As we approach the 2020s, what have we learned about pension investing in the last 20 years?
Record low interest rates and a poor return outlook are making it hard for the overseers and sponsors of large traditional retirement capital pools to meet their defined benefit promises. And this is despite the funnelling of billions into pension fund contributions over the years.
The first two decades of this century have seen a great diversification away from traditional asset classes. Initially this was framed with intermediaries in mind – funds of funds in private equity and hedge funds were widely promoted. The Yale Endowment was touted as a model to follow.
After the financial crisis of the end of the last decade, attention shifted away from expensive alpha generation, which had proved largely elusive, and towards illiquid and alternative real assets.
Canadian pension funds and some of their global counterparts got into private market assets well ahead of the crowd and have consolidated a strategic advantage over the last 10 years or so.

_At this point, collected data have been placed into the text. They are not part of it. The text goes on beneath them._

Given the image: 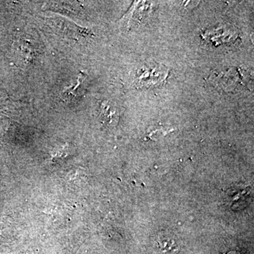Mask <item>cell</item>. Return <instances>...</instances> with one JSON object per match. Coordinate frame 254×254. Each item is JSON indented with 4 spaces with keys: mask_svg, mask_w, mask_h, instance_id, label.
Instances as JSON below:
<instances>
[{
    "mask_svg": "<svg viewBox=\"0 0 254 254\" xmlns=\"http://www.w3.org/2000/svg\"><path fill=\"white\" fill-rule=\"evenodd\" d=\"M168 76L165 66L160 64L147 65L137 72L135 85L138 88H150L160 86Z\"/></svg>",
    "mask_w": 254,
    "mask_h": 254,
    "instance_id": "1",
    "label": "cell"
},
{
    "mask_svg": "<svg viewBox=\"0 0 254 254\" xmlns=\"http://www.w3.org/2000/svg\"><path fill=\"white\" fill-rule=\"evenodd\" d=\"M247 73H243L240 69L227 71L226 72H222L217 75L215 81L218 86L222 87L224 90L232 91V89H240L241 87L247 86L245 84V80Z\"/></svg>",
    "mask_w": 254,
    "mask_h": 254,
    "instance_id": "2",
    "label": "cell"
},
{
    "mask_svg": "<svg viewBox=\"0 0 254 254\" xmlns=\"http://www.w3.org/2000/svg\"><path fill=\"white\" fill-rule=\"evenodd\" d=\"M119 111L118 108L110 103H104L102 105V121L106 126H116L119 120Z\"/></svg>",
    "mask_w": 254,
    "mask_h": 254,
    "instance_id": "3",
    "label": "cell"
},
{
    "mask_svg": "<svg viewBox=\"0 0 254 254\" xmlns=\"http://www.w3.org/2000/svg\"><path fill=\"white\" fill-rule=\"evenodd\" d=\"M158 245L160 250L165 254H176L179 251L176 242L170 238L159 239Z\"/></svg>",
    "mask_w": 254,
    "mask_h": 254,
    "instance_id": "4",
    "label": "cell"
},
{
    "mask_svg": "<svg viewBox=\"0 0 254 254\" xmlns=\"http://www.w3.org/2000/svg\"><path fill=\"white\" fill-rule=\"evenodd\" d=\"M224 254H242L240 252H236V251H231V252H229L228 253Z\"/></svg>",
    "mask_w": 254,
    "mask_h": 254,
    "instance_id": "5",
    "label": "cell"
}]
</instances>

Others have sought to play catch up. But how is it to emulate the Canadian model?
Keith Ambachtsheer’s original recommendations in the late 1980s, for autonomous, sizeable Canadian public pension institutions with good governance and the freedom to attract talent, remain essential.

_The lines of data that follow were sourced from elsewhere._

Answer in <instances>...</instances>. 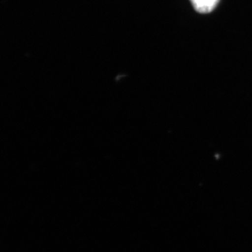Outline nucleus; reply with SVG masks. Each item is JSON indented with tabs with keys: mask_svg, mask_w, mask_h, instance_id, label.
<instances>
[{
	"mask_svg": "<svg viewBox=\"0 0 252 252\" xmlns=\"http://www.w3.org/2000/svg\"><path fill=\"white\" fill-rule=\"evenodd\" d=\"M194 9L201 14H208L217 7L220 0H190Z\"/></svg>",
	"mask_w": 252,
	"mask_h": 252,
	"instance_id": "obj_1",
	"label": "nucleus"
}]
</instances>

With time and the right budget, any well-governed investor with the right scale should be able to recruit and retain the right talent and build up a decent private assets portfolio. But that’s not the whole story.
Some of the largest Canadian funds can even afford to acquire highly specialist sector-focused resources, putting them at an advantage when they bid for specific assets as they can show they demonstrably add value.

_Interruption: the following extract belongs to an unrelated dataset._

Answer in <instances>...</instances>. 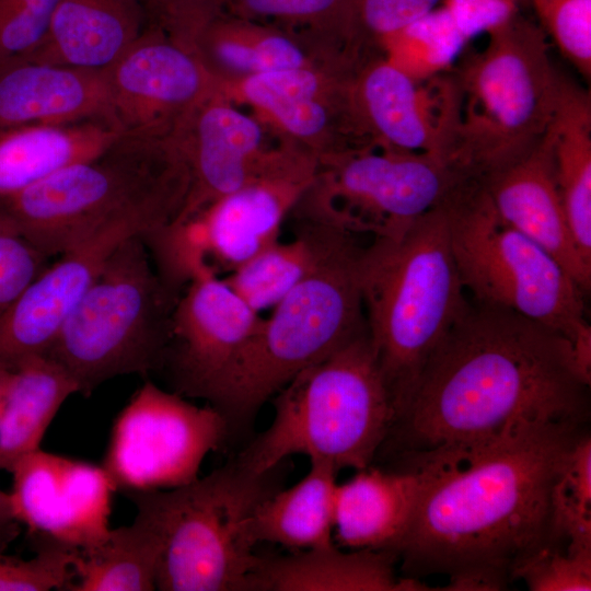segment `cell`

Together with a longer investment horizon than the traditional private equity fund – potentially even indefinite – this is a strong strategic advantage that multiplies over time. Such patient investors also create a network effect of contacts and privileged access to deals and vendors, not to mention willing co-investors. It is no surprise that large Canadian funds rub shoulders with some of the world’s largest privately owned family conglomerates.
Of course there are downsides. Even the largest Canadian funds may have relatively concentrated private asset portfolios. But it is still the more remarkable that they benefit ordinary Canadians – public sector workers or citizens at large.
As new pools of individual or collective DC retirement capital grow worldwide and new institutions emerge, demand for private assets is only likely to grow. As these new investors emerge, the early mover advantages in private capital will certainly have vanished.